“When we explain it to people we get a lot of doubt,” Matt Parker says of Lumarca, his volumetric display installation, which renders graphics in 3D and has been in the works for several years. What puts that doubt in people’s heads is not necessarily how brilliant it looks, but instead how it works — Lumarca is composed of little more than a computer, a projector, and some string. Projected images turn hanging bits of string into dazzling beams of light, which can create 3D objects that appear to be suspended midair. It’s this contrast between the futuristic-looking display and the low-tech construction that makes people wonder. “Part of me, every time we build one, expects it not to work this time,” he says. “So I guess I’m not surprised when other people don’t believe it when they see it.”

Lumarca isn’t the only project to experiment with string and light, and it was originally built off of another project called Wiremap. Created by Albert Hwang, Wiremap worked in much the same way as Lumarca, using a projector to display graphics on a series of vertical wires and manipulating those images to create 3D objects.
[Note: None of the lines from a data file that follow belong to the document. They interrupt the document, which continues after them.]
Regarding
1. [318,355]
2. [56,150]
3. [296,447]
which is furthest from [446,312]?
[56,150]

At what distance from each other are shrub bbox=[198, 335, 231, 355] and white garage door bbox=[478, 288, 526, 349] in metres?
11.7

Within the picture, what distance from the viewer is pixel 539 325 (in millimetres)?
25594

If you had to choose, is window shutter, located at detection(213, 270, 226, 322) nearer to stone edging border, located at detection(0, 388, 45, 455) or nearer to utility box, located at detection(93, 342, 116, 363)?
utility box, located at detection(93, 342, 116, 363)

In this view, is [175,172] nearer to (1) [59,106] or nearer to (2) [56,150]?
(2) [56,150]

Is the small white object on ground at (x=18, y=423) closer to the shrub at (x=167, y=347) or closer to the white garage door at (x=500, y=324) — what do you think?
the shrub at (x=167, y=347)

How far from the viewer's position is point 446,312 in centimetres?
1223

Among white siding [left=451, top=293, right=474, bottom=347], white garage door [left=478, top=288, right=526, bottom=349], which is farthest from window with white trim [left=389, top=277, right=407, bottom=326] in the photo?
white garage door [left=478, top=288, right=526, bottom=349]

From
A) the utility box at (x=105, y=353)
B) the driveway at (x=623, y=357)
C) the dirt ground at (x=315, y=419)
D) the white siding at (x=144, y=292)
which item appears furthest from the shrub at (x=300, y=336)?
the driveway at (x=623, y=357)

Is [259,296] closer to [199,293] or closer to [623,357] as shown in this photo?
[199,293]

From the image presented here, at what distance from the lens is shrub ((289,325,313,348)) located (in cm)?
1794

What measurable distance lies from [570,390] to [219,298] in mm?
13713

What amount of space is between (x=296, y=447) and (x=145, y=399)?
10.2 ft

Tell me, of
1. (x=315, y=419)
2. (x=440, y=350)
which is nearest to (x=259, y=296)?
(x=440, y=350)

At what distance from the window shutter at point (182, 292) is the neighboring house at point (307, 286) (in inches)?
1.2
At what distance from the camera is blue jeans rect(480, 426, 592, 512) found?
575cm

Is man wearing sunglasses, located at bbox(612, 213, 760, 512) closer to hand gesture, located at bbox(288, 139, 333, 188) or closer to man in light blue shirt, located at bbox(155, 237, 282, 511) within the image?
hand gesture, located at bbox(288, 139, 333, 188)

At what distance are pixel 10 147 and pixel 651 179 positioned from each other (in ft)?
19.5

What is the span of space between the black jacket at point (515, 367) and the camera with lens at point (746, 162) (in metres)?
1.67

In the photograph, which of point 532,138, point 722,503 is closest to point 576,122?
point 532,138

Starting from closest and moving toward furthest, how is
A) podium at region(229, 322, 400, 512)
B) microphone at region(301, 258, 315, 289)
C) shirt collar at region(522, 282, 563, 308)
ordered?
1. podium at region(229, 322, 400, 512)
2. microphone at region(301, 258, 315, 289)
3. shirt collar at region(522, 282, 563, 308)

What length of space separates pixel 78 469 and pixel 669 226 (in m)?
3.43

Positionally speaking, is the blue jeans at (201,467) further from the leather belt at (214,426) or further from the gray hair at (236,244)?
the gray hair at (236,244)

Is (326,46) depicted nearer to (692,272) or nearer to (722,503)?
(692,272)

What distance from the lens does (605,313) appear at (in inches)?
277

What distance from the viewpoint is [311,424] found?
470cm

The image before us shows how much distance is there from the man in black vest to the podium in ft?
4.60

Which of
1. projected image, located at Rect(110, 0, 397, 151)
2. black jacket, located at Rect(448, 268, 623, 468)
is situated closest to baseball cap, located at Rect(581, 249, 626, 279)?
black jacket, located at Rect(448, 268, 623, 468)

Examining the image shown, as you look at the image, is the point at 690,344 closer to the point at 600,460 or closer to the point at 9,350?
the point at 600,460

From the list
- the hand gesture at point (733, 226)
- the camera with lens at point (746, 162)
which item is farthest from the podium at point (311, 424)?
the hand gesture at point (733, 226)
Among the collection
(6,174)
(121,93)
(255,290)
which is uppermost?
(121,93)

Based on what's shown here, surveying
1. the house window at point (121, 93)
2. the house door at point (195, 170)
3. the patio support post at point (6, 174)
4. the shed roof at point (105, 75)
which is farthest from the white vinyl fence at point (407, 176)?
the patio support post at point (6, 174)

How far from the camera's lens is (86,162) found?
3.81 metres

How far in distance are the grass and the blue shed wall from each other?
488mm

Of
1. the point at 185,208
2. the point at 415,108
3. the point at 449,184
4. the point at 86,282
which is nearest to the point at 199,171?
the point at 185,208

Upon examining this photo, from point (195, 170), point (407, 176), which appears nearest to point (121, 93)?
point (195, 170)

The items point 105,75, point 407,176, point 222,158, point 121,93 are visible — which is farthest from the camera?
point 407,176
The similarities aren’t accidental: Parker was so inspired by Wiremap that he decided to create his own version for a thesis project at NYU. “I sort of reworked the construction technique that he had done, and reworked the programming side of it, and sort of made a much more robust library and construction technique that’s allowed us to push the project much further,” Parker says. “And that was the first Lumarca.” The two eventually joined forces to continue developing the idea.